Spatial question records
╔══

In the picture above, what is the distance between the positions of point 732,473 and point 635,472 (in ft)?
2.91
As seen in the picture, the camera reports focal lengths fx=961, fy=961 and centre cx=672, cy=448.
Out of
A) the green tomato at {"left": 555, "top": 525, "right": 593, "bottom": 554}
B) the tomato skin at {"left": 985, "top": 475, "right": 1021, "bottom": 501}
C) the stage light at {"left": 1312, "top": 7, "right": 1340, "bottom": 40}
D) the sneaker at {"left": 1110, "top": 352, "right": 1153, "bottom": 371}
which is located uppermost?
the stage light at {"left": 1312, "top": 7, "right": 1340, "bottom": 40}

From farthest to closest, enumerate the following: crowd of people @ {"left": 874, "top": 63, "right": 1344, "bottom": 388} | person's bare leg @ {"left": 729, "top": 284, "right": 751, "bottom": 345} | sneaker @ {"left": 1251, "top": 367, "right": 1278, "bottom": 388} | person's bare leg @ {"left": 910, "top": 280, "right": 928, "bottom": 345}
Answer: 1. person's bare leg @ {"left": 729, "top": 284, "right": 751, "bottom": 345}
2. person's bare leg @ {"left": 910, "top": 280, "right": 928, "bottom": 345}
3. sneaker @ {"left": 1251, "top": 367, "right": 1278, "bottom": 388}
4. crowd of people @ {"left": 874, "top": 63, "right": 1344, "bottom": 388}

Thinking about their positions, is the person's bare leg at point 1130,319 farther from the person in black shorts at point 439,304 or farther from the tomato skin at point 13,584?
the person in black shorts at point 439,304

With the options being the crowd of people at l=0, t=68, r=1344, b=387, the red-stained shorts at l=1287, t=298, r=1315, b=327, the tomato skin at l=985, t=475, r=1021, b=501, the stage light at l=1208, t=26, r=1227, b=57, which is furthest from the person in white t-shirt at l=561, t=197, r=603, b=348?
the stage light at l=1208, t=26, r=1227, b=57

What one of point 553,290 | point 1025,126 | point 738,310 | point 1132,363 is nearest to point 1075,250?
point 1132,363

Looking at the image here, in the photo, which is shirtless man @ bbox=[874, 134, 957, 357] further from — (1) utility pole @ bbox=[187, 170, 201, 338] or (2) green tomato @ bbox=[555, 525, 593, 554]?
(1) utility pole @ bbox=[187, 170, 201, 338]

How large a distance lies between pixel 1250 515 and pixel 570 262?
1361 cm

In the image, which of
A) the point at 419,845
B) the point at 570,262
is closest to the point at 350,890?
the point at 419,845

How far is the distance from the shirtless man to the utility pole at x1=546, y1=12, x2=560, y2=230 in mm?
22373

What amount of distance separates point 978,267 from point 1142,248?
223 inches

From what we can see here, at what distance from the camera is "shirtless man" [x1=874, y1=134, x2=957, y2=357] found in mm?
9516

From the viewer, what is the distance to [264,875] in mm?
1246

╚══

• **Task statement**
Look above for the line containing "What one of", then transcribe it and all lines after it through the last, exactly and with nothing else.

• **Exercise result**
What one of point 553,290 | point 1025,126 | point 738,310 | point 1132,363 is nearest to point 1075,250?
point 1132,363

Looking at the image here, in the photo, which is shirtless man @ bbox=[874, 134, 957, 357] further from — (1) utility pole @ bbox=[187, 170, 201, 338] or (2) green tomato @ bbox=[555, 525, 593, 554]?
(1) utility pole @ bbox=[187, 170, 201, 338]

How large a distance lies between pixel 1250 515 and pixel 570 262?
1361 cm

In the image, which of
A) the point at 419,845
B) the point at 570,262
is closest to the point at 350,890?
the point at 419,845

How far is the distance from the shirtless man to the utility pole at x1=546, y1=12, x2=560, y2=230 in mm?
22373

What amount of distance separates point 978,267 from point 1142,248?
223 inches

From what we can see here, at what distance from the camera is "shirtless man" [x1=874, y1=134, x2=957, y2=357] found in mm?
9516

From the viewer, what is the distance to [264,875] in mm?
1246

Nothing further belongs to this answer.